To do:
• A. From the Jordan Walne profile, output the passage that opens with the words "Personal information" and ends after "lb (101 kg)".
• B. According to the Jordan Walne profile, which club did he play for on loan in 2018?
• C. Write the next part of the Jordan Walne profile, starting after its final line.

Selected extract:
--------------------
Personal information
- Full name: Jordan Walne
- Born: 28 December 1992 (age 33) Greater Manchester, England
- Height: 6 ft 0 in (182 cm)
- Weight: 15 st 13 lb (101 kg)

Playing information
- Position: Second-row, Loose forward, Prop
Club
| Years | Team | Pld | T | G | FG | P |
| 2013–17 | Salford Red Devils | 58 | 4 | 0 | 0 | 16 |
| 2013(DRTooltip Super League#Dual registration) | → Oldham | 1 | 0 | 0 | 0 | 0 |
| 2013(DRTooltip Super League#Dual registration) | → Workington Town | 8 | 3 | 0 | 0 | 12 |
| 2016(DRTooltip Super League#Dual registration) | → North Wales Crusaders | 2 | 0 | 0 | 0 | 0 |
| 2017(DRTooltip Super League#Dual registration) | → Halifax R.L.F.C. | 2 | 0 | 0 | 0 | 0 |
| 2017(DRTooltip Super League#Dual registration) | → Oldham | 1 | 1 | 0 | 0 | 4 |
| 2018 | Hull Kingston Rovers | 8 | 0 | 0 | 0 | 0 |
| 2018(DRTooltip Super League#Dual registration) | → York City Knights | 5 | 1 | 0 | 0 | 4 |
| 2018(loan) | → Leigh Centurions | 8 | 3 | 0 | 0 | 12 |
| 2019–22 | Barrow Raiders | 13 | 1 | 0 | 0 | 4 |
|  | Total | 106 | 13 | 0 | 0 | 52 |
- Source: As of 1 June 2019
- Relatives: Adam Walne (brother)
--------------------
Entries provided:
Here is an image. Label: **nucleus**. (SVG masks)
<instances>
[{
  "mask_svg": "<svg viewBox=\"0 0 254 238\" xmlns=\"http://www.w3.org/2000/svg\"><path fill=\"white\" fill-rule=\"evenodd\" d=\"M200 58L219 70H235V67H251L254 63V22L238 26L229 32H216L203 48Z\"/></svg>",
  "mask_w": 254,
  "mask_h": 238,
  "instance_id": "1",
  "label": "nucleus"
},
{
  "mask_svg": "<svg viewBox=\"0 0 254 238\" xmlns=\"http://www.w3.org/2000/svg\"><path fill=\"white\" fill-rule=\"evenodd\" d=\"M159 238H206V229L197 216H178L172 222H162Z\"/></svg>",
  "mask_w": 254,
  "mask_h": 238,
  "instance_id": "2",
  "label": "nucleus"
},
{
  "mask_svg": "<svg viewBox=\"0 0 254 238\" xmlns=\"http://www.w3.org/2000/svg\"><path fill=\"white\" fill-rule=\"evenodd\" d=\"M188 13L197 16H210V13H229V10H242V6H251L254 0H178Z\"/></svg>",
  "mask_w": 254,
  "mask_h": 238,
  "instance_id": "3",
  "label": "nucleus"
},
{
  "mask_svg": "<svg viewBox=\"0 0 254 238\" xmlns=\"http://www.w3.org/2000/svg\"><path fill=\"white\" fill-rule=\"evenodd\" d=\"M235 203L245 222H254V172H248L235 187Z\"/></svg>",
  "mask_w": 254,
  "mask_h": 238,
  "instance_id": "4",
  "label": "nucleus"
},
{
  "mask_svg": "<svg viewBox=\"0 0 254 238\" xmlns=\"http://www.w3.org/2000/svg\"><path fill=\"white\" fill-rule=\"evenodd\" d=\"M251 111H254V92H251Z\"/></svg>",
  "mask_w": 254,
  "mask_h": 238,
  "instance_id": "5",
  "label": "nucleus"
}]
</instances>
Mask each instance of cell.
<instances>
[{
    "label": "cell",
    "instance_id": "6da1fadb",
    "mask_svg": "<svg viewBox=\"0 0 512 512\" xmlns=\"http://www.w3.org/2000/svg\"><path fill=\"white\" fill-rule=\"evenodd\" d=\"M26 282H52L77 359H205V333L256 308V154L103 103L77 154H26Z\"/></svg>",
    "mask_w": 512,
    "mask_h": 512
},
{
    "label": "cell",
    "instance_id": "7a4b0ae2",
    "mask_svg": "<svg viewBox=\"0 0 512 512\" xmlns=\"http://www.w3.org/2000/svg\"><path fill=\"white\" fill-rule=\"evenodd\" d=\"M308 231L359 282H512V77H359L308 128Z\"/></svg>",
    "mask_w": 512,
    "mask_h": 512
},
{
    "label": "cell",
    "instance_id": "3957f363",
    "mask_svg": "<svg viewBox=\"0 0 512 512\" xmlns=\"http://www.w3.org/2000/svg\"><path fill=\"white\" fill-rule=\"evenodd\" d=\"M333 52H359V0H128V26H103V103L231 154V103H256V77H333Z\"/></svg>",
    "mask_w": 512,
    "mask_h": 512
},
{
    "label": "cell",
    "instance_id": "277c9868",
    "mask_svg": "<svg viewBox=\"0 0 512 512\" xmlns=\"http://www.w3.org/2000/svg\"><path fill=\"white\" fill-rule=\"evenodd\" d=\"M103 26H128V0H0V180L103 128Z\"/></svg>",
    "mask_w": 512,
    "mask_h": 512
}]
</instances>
--------------------
Answers for the exercise:
• A.
Personal information
- Full name: Jordan Walne
- Born: 28 December 1992 (age 33) Greater Manchester, England
- Height: 6 ft 0 in (182 cm)
- Weight: 15 st 13 lb (101 kg)

• B. Leigh Centurions

• C.
= Jordan Walne =

English rugby league footballer

Jordan Walne (born 28 December 1992) is an English professional rugby league footballer who plays in the for the Barrow Raiders in the Championship. He has previously played for Hull Kingston Rovers and the Salford Red Devils in the Super League, plus Oldham RLFC on dual-registration.

==Background==
He is the brother of fellow rugby league footballer, Adam Walne. As an amateur he played for the Leyland Warriors, based at Malt Kiln Fold, Leyland.

==Senior career==

===Salford Red Devils (2013-17)===
Walne made his senior début for Salford on 21 April 2013, in a Challenge Cup match against the Gloucestershire All Golds. Walne made his Super League début on 4 August 2013, in the Salford Red Devils' fixture against Huddersfield.

===Hull Kingston Rovers (2018)===
In October 2017, Walne signed a one-year deal to play for Hull Kingston Rovers in the Super League.
It was revealed on 10 October 2018, that Walne would be departing Hull Kingston Rovers following a restructure of the club's on field personnel.

===Leigh Centurions (2018)===
It was revealed on 26 July 2018, that Walne would spend the remainder of the 2018 rugby league season at Leigh. On a loan basis from his parent-club Hull Kingston Rovers.

Walne was followed to Leigh club by two of his current Hull Kingston Rovers teammates in Will Dagger and Josh Johnson as part of the same loan deal. Walne made his Leigh début against the Sheffield Eagles on 29 July 2018, in a 34-10 triumph in the Championship league competition.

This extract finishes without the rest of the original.